## begin EXTRACTED ENTRIES

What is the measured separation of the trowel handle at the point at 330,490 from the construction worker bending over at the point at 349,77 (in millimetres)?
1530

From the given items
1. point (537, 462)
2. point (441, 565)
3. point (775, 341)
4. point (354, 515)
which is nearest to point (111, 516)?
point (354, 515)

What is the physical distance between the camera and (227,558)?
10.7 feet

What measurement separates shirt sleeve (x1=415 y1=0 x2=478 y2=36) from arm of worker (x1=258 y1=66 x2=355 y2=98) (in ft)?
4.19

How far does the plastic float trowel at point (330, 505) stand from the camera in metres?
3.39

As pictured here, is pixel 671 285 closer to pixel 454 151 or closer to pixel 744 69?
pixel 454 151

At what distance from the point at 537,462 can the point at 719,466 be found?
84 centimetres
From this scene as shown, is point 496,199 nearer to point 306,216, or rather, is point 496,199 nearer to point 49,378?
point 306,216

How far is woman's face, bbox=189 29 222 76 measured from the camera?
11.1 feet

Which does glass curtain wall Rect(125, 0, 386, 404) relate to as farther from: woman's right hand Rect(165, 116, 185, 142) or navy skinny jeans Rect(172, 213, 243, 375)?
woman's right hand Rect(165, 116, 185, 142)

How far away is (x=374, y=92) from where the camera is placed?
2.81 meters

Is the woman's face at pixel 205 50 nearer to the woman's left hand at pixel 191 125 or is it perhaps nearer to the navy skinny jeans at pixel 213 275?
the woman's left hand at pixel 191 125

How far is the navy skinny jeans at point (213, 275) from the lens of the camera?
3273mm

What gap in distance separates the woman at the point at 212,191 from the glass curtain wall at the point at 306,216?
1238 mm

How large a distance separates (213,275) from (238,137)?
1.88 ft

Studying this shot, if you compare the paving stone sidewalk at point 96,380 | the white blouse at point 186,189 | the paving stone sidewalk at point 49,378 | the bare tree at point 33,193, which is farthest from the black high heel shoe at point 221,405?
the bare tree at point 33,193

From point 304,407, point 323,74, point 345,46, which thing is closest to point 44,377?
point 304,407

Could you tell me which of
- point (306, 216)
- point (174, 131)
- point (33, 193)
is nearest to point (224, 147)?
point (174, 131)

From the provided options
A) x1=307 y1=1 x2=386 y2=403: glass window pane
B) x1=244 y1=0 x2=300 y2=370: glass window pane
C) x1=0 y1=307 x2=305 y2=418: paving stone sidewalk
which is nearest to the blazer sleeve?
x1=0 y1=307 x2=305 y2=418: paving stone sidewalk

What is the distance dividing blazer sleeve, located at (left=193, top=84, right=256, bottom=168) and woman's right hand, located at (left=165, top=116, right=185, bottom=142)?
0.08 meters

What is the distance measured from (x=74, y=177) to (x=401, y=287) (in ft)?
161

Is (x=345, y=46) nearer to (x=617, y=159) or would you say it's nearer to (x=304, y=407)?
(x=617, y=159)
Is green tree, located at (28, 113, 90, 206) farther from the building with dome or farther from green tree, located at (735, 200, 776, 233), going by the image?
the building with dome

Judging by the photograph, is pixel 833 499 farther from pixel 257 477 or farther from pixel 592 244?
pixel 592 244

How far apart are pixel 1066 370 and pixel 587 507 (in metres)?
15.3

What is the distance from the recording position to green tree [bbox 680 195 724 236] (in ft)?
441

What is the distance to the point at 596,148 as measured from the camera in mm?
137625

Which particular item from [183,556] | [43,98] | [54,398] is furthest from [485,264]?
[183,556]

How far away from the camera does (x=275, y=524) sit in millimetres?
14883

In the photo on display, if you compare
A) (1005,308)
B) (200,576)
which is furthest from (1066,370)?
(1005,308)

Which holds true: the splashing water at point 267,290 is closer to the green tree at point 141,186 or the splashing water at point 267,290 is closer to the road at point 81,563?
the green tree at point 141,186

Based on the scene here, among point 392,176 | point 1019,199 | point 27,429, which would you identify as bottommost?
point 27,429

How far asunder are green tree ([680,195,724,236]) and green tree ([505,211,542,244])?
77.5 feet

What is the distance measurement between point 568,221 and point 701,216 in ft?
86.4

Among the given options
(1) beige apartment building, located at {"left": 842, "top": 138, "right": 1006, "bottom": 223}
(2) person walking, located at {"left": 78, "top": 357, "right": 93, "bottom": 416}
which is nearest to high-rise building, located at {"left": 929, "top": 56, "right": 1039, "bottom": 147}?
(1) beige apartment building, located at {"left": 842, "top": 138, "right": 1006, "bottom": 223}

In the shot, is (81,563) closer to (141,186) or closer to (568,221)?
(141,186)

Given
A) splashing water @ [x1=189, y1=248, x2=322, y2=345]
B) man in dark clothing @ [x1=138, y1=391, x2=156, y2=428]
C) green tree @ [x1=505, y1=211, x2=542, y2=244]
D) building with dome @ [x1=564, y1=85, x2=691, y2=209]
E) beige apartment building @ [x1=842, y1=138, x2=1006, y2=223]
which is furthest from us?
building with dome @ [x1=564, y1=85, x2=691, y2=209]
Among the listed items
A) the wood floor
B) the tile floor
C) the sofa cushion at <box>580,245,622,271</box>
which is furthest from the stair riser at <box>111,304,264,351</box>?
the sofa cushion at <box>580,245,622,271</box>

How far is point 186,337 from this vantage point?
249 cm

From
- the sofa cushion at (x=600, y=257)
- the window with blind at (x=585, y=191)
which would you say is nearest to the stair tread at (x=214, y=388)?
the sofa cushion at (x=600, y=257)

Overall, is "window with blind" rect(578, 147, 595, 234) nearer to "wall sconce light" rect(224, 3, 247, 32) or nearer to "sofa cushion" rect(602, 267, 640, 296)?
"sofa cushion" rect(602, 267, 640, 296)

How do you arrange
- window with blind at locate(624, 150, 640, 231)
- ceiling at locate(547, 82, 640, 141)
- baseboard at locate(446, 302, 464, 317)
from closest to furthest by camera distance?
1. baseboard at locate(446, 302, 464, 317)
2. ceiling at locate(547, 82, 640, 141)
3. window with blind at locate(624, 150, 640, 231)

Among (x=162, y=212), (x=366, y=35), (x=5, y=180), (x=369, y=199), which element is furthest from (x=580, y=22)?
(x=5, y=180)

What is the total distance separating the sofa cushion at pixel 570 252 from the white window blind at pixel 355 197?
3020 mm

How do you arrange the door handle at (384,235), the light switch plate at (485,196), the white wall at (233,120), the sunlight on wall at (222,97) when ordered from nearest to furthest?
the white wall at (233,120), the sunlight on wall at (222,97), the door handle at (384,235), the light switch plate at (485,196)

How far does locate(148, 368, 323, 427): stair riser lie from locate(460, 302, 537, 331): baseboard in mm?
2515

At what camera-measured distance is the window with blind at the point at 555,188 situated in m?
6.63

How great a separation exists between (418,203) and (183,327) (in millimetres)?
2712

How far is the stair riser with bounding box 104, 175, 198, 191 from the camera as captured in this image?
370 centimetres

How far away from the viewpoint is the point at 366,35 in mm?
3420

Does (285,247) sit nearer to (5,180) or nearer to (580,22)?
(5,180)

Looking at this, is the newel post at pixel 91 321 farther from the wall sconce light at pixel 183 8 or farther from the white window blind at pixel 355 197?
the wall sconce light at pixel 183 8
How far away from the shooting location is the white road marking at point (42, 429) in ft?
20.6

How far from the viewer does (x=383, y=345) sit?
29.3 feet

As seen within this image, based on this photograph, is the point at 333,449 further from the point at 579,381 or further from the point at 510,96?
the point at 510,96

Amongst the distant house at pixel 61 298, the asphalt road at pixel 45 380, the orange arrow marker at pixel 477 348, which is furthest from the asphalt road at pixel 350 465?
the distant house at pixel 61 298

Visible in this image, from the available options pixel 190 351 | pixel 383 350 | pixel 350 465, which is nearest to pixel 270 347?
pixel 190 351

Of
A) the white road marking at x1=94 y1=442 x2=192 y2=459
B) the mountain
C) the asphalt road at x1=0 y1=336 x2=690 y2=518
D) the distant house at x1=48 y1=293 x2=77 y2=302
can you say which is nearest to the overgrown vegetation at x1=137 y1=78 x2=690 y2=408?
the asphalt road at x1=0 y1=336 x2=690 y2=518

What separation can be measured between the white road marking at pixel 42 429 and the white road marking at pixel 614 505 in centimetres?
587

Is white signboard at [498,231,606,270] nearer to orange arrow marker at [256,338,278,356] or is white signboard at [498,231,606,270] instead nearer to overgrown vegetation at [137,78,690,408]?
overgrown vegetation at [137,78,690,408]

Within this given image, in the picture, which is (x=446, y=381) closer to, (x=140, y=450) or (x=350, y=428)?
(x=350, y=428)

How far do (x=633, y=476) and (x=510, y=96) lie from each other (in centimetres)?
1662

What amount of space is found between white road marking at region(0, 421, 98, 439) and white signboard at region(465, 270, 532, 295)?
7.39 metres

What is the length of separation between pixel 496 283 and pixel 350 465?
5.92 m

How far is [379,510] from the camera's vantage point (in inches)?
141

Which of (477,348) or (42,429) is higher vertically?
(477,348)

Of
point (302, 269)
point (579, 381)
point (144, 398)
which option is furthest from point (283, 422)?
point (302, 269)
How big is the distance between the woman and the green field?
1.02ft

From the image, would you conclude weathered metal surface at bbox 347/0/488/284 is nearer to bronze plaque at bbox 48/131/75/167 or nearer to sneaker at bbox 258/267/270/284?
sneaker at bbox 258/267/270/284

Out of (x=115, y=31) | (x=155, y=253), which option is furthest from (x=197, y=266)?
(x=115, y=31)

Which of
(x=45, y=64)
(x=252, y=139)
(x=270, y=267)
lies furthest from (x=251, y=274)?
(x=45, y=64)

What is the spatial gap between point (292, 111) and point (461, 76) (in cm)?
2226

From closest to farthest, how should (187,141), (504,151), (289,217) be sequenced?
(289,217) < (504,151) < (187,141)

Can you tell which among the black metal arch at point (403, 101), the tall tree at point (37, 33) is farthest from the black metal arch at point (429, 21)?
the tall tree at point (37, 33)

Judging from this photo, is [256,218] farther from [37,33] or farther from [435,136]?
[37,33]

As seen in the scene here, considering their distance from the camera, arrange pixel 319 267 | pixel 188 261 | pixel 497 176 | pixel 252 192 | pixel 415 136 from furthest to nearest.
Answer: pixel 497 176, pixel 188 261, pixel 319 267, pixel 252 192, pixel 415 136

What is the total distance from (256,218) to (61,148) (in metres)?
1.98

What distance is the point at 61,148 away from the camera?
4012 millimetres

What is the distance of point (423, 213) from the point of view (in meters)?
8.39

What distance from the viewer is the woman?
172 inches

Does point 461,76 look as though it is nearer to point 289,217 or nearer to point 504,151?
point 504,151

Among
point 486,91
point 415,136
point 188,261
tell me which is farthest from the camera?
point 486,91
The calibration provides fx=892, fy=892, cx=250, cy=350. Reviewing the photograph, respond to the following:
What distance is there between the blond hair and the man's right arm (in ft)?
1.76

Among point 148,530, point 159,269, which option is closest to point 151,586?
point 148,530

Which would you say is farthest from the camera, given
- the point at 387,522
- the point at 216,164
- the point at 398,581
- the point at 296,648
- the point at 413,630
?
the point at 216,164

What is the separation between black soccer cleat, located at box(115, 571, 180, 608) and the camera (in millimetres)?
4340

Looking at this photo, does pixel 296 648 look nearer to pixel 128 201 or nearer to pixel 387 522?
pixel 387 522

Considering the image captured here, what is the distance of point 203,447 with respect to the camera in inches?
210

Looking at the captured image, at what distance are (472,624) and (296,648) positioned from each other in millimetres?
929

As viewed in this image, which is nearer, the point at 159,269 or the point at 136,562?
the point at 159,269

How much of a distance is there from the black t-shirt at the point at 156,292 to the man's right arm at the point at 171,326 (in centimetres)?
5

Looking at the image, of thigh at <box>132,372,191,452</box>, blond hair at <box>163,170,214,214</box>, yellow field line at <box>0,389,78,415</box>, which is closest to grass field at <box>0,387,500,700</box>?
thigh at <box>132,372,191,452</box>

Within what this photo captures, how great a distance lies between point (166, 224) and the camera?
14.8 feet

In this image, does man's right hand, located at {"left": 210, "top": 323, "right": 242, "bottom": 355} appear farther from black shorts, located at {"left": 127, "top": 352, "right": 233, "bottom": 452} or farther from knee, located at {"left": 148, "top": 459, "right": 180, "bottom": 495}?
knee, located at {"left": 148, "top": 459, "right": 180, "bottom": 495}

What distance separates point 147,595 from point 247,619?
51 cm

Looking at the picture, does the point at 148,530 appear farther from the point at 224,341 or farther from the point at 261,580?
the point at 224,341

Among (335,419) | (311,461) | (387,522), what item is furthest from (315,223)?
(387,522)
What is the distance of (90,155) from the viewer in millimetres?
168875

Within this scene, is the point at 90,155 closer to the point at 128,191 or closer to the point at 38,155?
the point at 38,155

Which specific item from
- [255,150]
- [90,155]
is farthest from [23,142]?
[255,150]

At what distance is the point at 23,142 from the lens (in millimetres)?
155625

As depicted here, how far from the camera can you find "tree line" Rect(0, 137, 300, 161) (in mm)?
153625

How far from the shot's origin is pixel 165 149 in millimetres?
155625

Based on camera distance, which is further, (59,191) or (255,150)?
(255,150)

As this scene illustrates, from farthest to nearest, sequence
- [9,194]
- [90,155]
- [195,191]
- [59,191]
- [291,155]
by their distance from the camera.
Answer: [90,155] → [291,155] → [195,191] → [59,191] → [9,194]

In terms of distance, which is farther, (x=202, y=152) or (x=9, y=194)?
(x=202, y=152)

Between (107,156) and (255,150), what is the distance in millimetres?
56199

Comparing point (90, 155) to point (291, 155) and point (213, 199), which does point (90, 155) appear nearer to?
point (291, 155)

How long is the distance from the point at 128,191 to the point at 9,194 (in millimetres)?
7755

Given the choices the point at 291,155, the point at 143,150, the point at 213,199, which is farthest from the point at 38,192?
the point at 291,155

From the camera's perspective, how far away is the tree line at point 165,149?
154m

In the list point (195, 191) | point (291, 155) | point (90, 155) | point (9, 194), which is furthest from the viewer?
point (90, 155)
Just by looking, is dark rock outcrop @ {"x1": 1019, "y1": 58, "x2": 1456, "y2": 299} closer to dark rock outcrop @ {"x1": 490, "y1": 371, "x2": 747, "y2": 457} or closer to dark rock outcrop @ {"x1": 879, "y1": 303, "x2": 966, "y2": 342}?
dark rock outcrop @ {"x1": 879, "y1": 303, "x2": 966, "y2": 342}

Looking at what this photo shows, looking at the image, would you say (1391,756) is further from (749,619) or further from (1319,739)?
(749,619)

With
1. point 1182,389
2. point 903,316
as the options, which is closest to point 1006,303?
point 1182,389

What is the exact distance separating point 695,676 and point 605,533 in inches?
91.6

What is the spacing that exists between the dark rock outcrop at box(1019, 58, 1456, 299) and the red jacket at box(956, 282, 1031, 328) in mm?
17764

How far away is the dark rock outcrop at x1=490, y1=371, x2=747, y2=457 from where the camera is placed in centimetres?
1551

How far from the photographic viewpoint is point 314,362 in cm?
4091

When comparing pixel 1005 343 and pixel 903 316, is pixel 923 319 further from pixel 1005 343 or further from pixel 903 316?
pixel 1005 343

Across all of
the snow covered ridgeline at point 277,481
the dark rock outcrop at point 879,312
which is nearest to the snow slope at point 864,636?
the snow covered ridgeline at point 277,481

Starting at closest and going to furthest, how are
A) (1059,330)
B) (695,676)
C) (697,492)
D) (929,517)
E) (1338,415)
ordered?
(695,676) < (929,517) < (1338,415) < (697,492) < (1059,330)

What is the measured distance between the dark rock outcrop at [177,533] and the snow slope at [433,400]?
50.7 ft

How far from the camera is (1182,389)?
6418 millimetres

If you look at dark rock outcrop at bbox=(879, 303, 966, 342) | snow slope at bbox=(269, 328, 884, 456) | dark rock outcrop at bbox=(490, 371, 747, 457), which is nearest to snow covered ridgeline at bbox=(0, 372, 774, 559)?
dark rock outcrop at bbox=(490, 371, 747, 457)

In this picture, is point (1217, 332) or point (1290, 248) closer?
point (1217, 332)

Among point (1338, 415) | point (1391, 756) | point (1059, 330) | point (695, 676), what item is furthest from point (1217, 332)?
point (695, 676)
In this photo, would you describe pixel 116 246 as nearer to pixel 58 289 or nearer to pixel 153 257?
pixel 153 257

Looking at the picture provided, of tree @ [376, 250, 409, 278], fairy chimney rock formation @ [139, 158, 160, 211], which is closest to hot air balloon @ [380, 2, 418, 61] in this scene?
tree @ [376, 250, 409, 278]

## end EXTRACTED ENTRIES

• **EXERCISE REQUIREMENTS**: Locate each line in the entries above that contains the word "closer", and copy every such line.

• **FULL OUTPUT**:
As pictured here, is pixel 671 285 closer to pixel 454 151 or closer to pixel 744 69?
Which holds true: the splashing water at point 267,290 is closer to the green tree at point 141,186 or the splashing water at point 267,290 is closer to the road at point 81,563?
In the shot, is (81,563) closer to (141,186) or closer to (568,221)?
Within this given image, in the picture, which is (x=446, y=381) closer to, (x=140, y=450) or (x=350, y=428)?
Within this scene, is the point at 90,155 closer to the point at 128,191 or closer to the point at 38,155?
Just by looking, is dark rock outcrop @ {"x1": 1019, "y1": 58, "x2": 1456, "y2": 299} closer to dark rock outcrop @ {"x1": 490, "y1": 371, "x2": 747, "y2": 457} or closer to dark rock outcrop @ {"x1": 879, "y1": 303, "x2": 966, "y2": 342}?
In this picture, is point (1217, 332) or point (1290, 248) closer?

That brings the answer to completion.